| Text provided |
....................

Postby phuqueue » Wed Feb 15, 2017 10:17 pm

This bodes well https://www.wsj.com/articles/spies-keep ... 1487209351

aknowledgeableperson wrote:Is it too early to talk about the 2018 election cycle?
Dems take over the Senate?
Dems take over the House?
Both?
State offices start the swing back to the Dems?
What happens to Obamacare?
What other cabinet officer is forced to resign? Or resigns because of Trump?

Things will probably only get worse in 2018. The Dems are defending way more vulnerable Senate seats than the GOP, so even with a strong showing retaking the Senate is a steep uphill battle. And while the courts are starting to strike down some gerrymandering schemes, the best case scenario to get the House back is probably still not until after the 2020 census (for the same reason, retaking state legislatures is a pipe dream, although if the Dems are energized enough to actually turn out for a midterm election for once then maybe other offices in some states might be in play).

....................

| Study material |
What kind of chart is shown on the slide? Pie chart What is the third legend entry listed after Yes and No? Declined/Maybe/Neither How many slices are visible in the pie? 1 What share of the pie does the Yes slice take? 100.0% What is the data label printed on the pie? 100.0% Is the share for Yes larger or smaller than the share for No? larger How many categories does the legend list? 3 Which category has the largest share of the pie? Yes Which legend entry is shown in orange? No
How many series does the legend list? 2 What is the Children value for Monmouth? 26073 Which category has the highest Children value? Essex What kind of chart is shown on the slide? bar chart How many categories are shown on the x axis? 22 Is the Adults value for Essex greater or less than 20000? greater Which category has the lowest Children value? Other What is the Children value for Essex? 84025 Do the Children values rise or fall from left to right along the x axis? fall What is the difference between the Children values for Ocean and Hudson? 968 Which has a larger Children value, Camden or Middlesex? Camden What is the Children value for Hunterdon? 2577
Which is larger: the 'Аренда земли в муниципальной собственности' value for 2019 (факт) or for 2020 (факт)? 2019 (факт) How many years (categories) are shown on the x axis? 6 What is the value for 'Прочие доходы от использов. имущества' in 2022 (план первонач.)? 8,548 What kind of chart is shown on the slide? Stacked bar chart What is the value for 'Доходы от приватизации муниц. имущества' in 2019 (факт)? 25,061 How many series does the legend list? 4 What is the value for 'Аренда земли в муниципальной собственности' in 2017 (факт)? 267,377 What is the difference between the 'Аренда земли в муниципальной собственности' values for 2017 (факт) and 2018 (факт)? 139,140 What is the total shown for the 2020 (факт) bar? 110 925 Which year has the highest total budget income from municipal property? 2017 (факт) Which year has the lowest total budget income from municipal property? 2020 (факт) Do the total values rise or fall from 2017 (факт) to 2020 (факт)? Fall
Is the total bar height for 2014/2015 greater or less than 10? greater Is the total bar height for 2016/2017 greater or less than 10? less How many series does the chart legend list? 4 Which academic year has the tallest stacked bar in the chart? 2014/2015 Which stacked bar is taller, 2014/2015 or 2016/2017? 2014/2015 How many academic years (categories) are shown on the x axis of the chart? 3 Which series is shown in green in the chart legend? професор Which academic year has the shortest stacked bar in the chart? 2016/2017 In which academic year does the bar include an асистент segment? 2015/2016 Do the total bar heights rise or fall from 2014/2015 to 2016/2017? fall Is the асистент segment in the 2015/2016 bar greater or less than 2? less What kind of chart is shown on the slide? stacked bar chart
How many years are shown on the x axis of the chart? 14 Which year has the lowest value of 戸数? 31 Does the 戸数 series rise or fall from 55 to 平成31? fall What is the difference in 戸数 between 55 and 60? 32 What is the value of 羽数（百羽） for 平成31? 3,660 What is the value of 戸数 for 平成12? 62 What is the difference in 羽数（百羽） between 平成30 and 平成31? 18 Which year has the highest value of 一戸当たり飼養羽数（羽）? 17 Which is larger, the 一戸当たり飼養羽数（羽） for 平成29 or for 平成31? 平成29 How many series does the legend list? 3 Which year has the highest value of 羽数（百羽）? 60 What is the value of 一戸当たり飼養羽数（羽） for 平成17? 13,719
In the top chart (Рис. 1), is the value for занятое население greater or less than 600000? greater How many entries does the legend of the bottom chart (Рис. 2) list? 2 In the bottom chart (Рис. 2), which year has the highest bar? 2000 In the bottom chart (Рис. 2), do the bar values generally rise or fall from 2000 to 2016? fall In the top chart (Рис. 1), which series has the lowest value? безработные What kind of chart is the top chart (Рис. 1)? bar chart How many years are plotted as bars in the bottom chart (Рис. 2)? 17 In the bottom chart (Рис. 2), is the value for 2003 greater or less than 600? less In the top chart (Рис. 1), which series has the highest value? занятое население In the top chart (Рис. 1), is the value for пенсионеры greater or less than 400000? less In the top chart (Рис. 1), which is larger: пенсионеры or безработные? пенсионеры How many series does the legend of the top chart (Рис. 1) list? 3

....................

| Activity 1 |
Please duplicate the passage of the forum post from "Dems take over the House?" to "be in play).".
| Activity 2 |
Name each distinct year mentioned in the forum post.

| Output 1 |
Dems take over the House?
Both?
State offices start the swing back to the Dems?
What happens to Obamacare?
What other cabinet officer is forced to resign? Or resigns because of Trump?

Things will probably only get worse in 2018. The Dems are defending way more vulnerable Senate seats than the GOP, so even with a strong showing retaking the Senate is a steep uphill battle. And while the courts are starting to strike down some gerrymandering schemes, the best case scenario to get the House back is probably still not until after the 2020 census (for the same reason, retaking state legislatures is a pipe dream, although if the Dems are energized enough to actually turn out for a midterm election for once then maybe other offices in some states might be in play).

| Output 2 |
2017, 2018, 2020